Items from a dataset:
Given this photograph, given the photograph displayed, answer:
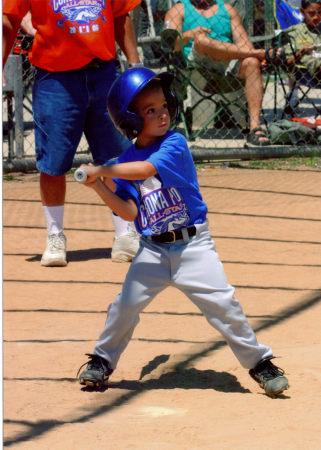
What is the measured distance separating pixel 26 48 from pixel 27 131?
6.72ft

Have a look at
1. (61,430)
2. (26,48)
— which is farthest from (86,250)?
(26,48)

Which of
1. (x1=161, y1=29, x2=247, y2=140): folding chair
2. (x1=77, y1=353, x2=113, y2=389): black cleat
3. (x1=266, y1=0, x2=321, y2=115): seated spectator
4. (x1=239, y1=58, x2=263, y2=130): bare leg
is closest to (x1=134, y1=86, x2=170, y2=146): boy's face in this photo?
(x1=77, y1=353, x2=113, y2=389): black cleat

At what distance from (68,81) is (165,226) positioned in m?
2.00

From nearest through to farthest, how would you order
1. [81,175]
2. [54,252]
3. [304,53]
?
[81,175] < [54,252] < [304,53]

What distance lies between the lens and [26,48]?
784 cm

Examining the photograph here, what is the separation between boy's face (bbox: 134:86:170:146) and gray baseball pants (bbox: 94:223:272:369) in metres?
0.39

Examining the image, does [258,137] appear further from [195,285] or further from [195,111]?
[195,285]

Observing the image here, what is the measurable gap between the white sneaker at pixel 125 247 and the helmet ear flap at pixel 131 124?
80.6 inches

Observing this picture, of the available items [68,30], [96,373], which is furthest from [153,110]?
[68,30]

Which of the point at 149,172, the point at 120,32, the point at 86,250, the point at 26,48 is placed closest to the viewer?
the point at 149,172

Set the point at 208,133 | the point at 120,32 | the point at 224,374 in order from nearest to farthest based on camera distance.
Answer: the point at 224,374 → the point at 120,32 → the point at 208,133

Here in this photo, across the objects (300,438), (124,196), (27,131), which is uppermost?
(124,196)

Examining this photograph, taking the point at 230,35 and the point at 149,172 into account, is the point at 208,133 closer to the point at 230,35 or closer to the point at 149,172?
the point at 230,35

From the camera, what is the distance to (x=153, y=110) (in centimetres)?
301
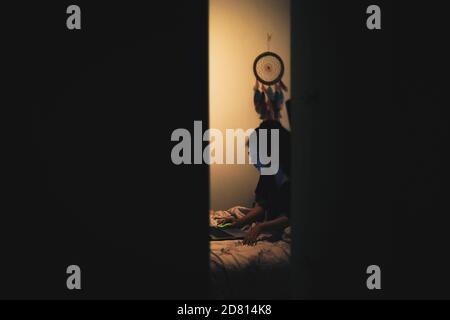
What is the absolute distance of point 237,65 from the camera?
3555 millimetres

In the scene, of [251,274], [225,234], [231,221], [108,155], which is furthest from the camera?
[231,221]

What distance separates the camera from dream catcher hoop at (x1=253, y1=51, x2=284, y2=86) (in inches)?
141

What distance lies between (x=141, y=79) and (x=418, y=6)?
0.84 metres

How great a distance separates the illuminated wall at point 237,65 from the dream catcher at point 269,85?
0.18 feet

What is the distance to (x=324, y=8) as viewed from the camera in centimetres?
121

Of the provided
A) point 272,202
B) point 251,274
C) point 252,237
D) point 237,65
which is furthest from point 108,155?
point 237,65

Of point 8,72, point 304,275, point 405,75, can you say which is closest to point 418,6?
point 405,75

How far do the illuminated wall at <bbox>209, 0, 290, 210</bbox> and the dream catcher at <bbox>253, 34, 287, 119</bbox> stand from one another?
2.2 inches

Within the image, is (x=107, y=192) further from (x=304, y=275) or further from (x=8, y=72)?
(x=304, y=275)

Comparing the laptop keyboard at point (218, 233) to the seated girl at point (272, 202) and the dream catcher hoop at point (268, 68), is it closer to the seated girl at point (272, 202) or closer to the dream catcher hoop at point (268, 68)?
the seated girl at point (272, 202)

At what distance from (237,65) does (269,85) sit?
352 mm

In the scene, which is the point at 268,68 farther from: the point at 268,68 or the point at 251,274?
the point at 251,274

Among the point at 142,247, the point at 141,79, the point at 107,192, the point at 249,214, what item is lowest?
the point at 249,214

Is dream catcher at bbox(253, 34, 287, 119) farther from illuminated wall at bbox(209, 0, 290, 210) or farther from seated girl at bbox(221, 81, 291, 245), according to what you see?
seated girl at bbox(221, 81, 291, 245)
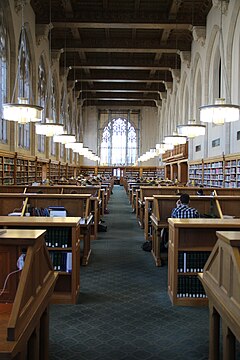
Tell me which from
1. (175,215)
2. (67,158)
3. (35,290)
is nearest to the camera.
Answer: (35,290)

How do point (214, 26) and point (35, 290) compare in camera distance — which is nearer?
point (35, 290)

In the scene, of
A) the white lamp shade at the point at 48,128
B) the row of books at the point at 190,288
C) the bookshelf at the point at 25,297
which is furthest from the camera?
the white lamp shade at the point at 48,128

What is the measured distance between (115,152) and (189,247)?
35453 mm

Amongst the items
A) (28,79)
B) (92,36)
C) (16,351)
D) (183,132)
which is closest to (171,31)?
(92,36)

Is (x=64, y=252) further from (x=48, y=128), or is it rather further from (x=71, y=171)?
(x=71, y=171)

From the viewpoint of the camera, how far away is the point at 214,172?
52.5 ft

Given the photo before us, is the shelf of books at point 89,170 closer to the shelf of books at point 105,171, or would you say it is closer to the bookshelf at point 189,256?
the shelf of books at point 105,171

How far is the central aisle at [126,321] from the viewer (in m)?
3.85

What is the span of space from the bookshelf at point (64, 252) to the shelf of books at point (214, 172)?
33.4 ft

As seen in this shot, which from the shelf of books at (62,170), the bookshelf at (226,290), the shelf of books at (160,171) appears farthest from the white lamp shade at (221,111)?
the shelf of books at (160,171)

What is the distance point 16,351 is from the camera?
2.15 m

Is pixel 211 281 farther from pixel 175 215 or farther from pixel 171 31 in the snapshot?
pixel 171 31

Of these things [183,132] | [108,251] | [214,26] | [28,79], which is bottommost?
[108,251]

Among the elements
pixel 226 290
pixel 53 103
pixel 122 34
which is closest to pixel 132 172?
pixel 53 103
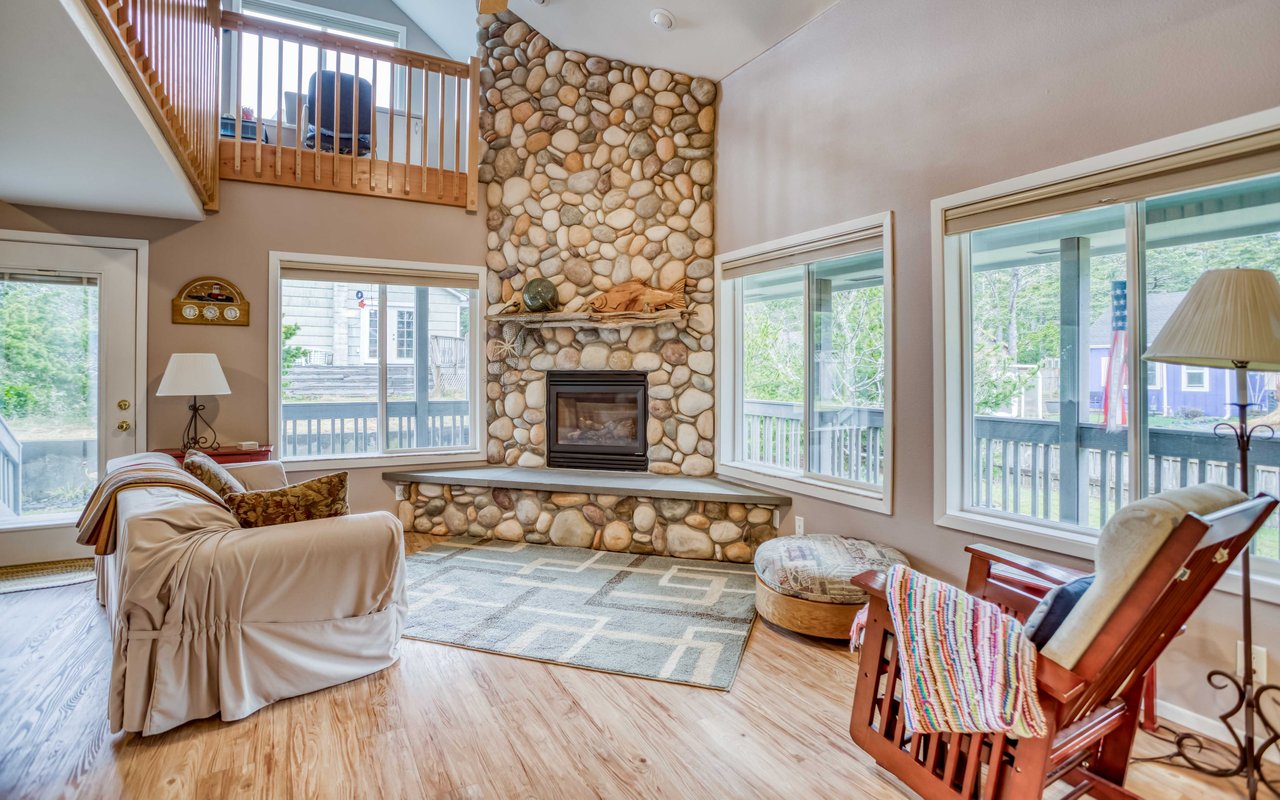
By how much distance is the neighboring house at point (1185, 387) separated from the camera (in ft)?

Exercise prompt
Retype, word for word, the lines from the one with "What is the measured distance between" through the last line of the entries above, and only those lines. Leave pictures out.

Finished task
What is the measured distance between (115,152) and (189,247)?
35453 mm

Amongst the items
A) (28,79)
B) (92,36)
C) (16,351)
D) (183,132)
which is closest to (171,31)?
(92,36)

Is (x=64, y=252) further from (x=48, y=128), or is it rather further from (x=71, y=171)?
(x=71, y=171)

From the viewpoint of the camera, how far away is the point at 214,172?
52.5 ft

Given the photo before us, is the shelf of books at point 89,170 closer to the shelf of books at point 105,171, or would you say it is closer to the bookshelf at point 189,256?
the shelf of books at point 105,171

How far is the central aisle at [126,321] from the viewer (in m)?
3.85

What is the span of space from the bookshelf at point (64, 252) to the shelf of books at point (214, 172)?
33.4 ft

As seen in this shot, which from the shelf of books at (62,170), the bookshelf at (226,290), the shelf of books at (160,171) appears farthest from the white lamp shade at (221,111)?
the shelf of books at (160,171)

What is the distance point 16,351 is from the camera?
2.15 m

Is pixel 211 281 farther from pixel 175 215 or farther from pixel 171 31 in the snapshot?
pixel 171 31

Of these things [183,132] | [108,251] | [214,26] | [28,79], which is bottommost?
[108,251]

Among the elements
pixel 226 290
pixel 53 103
pixel 122 34
which is closest to pixel 132 172?
pixel 53 103
By how much distance is the neighboring house at point (1185, 387) separated from the camera (in ft)?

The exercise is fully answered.